## PROVIDED RECORDS
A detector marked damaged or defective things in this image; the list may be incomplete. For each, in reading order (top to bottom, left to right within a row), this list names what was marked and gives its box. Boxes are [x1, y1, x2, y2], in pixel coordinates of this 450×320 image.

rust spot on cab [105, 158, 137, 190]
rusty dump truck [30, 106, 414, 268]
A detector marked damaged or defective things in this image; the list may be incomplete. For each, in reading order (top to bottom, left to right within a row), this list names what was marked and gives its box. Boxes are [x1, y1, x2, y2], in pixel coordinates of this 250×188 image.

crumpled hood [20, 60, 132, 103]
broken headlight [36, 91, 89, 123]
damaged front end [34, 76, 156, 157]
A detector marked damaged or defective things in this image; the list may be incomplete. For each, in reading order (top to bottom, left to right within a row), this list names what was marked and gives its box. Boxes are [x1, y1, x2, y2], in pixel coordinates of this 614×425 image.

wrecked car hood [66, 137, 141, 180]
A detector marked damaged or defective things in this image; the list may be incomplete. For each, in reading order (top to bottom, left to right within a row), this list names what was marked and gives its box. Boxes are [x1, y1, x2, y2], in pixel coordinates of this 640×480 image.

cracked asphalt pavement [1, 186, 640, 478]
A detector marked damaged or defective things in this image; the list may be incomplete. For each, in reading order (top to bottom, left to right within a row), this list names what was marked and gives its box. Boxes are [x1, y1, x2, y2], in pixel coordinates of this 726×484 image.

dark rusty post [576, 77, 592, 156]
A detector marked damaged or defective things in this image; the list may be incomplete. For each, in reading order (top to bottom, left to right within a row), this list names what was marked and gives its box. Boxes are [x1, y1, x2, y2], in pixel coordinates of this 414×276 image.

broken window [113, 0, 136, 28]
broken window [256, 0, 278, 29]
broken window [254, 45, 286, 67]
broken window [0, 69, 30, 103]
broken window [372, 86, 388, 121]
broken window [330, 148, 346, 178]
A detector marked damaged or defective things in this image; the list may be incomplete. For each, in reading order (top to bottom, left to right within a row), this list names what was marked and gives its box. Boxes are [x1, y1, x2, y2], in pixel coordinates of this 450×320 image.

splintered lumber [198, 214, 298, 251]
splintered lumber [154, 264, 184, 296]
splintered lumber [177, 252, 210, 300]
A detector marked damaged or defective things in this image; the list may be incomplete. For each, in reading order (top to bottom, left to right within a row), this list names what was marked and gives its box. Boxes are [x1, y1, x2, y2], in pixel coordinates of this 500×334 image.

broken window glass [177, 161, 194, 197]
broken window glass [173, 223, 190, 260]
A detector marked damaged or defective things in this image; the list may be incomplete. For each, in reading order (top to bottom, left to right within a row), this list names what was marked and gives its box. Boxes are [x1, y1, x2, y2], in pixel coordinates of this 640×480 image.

## TASK STATEMENT
Set down the complete listing once more, exactly as it appears.

## REPLY
A detector marked damaged or defective things in this image; the list may be incomplete. For each, in reading order (top to bottom, left to right within a row), this list names what was marked and gives its box. Boxes are [x1, y1, x2, y2], in pixel coordinates of this 450×320 image.

rust spot on cab [105, 158, 137, 190]
rusty dump truck [30, 106, 414, 268]
A detector marked damaged or defective things in this image; the list may be incomplete. For each, in reading order (top to bottom, left to right within a row), this list names what was marked and gives its box. Boxes are [x1, y1, x2, y2], in pixel coordinates of this 250×188 image.

crumpled hood [20, 60, 132, 103]
broken headlight [36, 91, 89, 123]
damaged front end [34, 76, 156, 157]
A detector marked damaged or defective things in this image; the list may be incomplete. For each, in reading order (top to bottom, left to right within a row), this list names what was marked and gives its box. Boxes are [x1, y1, x2, y2], in pixel coordinates of this 614×425 image.

wrecked car hood [66, 137, 141, 180]
A detector marked damaged or defective things in this image; the list may be incomplete. For each, in reading order (top to bottom, left to right within a row), this list names what was marked and gives its box. Boxes are [x1, y1, x2, y2], in pixel coordinates of this 640×480 image.

cracked asphalt pavement [1, 186, 640, 478]
A detector marked damaged or defective things in this image; the list may be incomplete. For each, in reading order (top to bottom, left to right within a row), this list names what was marked and gives its box. Boxes are [x1, y1, x2, y2], in pixel coordinates of this 726×484 image.

dark rusty post [576, 77, 592, 156]
A detector marked damaged or defective things in this image; the list may be incomplete. For each, in reading order (top to bottom, left to right within a row), this list names what was marked and gives its box. Boxes are [x1, y1, x2, y2], in pixel coordinates of this 414×276 image.

broken window [113, 0, 136, 28]
broken window [256, 0, 278, 29]
broken window [254, 45, 286, 67]
broken window [0, 69, 30, 103]
broken window [372, 86, 388, 121]
broken window [330, 148, 346, 178]
A detector marked damaged or defective things in this image; the list may be incomplete. For each, in reading order (top to bottom, left to right within a row), this list names what was marked and gives its box. Boxes are [x1, y1, x2, y2], in pixel coordinates of this 450×320 image.

splintered lumber [198, 214, 298, 251]
splintered lumber [154, 264, 184, 296]
splintered lumber [177, 252, 210, 300]
A detector marked damaged or defective things in this image; the list may be incomplete. For each, in reading order (top to bottom, left to right within a row), this list names what was marked and gives its box. Boxes are [x1, y1, x2, y2], in pixel coordinates of this 500×334 image.

broken window glass [177, 161, 194, 197]
broken window glass [173, 223, 190, 260]
A detector marked damaged or defective things in this image; the list may be incomplete. For each, in reading order (top to bottom, left to right within a row), this list names what was marked and gives its box. Boxes are [x1, y1, x2, y2], in pixel coordinates of this 640×480 image.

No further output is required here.